Eine Gruppe von Händlern hatte mit einem Sitzstreik im Gebäude der Stadtverwaltung von Lhasa gegen diese Anordnung protestiert und das Argument angeführt, daß sie an dem neu zugewiesenen Standort mit empfindlichen geschäftlichen Einbußen rechnen müßten.
Gesuch an die Regierung
Ursprünglich hatten die Kleinhändler im Rahmen eines Armutslinderungsprogramms von der Regierung fahrbare Verkaufstische zur Verfügung gestellt bekommen, die sie nach und nach abzahlen mußten.
„Wir wollen, daß die Stadtverwaltung von Lhasa uns die Erlaubnis gibt, unser Geschäft am selben Ort wie bisher weiterzuführen“, sagte ein tibetischer Händler.
„Wenn wir in den dritten Stock des neuen Gebäudekomplexes ziehen müssen, machen wir dort überhaupt kein Geschäft. Durch diesen Kleinhandel bestreiten wir unseren Lebensunterhalt, und wenn man uns verlegt, dann wird sich dies sehr nachteilig für uns auswirken“, fuhr er fort.

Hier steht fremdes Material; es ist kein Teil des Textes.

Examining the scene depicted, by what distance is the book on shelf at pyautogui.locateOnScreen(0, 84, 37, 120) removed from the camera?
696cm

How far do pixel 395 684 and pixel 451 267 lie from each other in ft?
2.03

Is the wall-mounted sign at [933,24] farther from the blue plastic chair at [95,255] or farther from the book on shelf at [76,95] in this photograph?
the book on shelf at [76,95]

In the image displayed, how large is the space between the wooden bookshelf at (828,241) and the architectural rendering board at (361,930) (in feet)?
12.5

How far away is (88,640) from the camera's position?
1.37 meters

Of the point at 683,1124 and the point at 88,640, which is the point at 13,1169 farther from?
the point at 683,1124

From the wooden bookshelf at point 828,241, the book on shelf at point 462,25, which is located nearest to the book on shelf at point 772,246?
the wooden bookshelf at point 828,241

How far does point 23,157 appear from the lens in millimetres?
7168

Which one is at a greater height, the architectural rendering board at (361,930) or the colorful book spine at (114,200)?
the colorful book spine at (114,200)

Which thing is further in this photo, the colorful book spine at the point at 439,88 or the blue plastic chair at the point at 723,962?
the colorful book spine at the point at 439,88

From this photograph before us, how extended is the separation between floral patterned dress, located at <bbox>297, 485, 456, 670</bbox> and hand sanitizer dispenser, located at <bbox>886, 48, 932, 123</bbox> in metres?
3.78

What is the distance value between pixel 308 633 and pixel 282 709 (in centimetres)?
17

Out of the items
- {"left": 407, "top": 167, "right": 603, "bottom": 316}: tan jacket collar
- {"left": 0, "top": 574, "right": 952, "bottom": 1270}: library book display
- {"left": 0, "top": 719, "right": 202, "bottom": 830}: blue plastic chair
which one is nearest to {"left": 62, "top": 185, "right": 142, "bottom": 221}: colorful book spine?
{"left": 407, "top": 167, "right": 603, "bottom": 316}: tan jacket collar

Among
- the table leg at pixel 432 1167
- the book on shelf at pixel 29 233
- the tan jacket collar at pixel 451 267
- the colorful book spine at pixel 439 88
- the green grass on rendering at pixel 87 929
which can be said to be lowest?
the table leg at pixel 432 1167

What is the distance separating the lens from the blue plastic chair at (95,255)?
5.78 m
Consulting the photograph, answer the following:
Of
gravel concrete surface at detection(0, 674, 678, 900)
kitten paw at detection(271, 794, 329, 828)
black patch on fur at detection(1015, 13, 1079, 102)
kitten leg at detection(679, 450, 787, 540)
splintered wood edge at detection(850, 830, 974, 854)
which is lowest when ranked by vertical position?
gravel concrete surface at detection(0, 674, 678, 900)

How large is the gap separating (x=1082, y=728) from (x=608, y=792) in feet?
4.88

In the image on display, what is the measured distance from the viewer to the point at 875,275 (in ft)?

„Chinas Kommunistische Partei ist allmächtig, und viele wagen nicht, ihre Stimme gegen sie zu erheben. Wir appellieren doch nur aus Sorge um unseren täglichen Lebensunterhalt an die Behörden, wir reden nicht über Politik. Aber viele Tibeter wagen aus Angst vor Repressalien nicht den Mund aufzumachen“.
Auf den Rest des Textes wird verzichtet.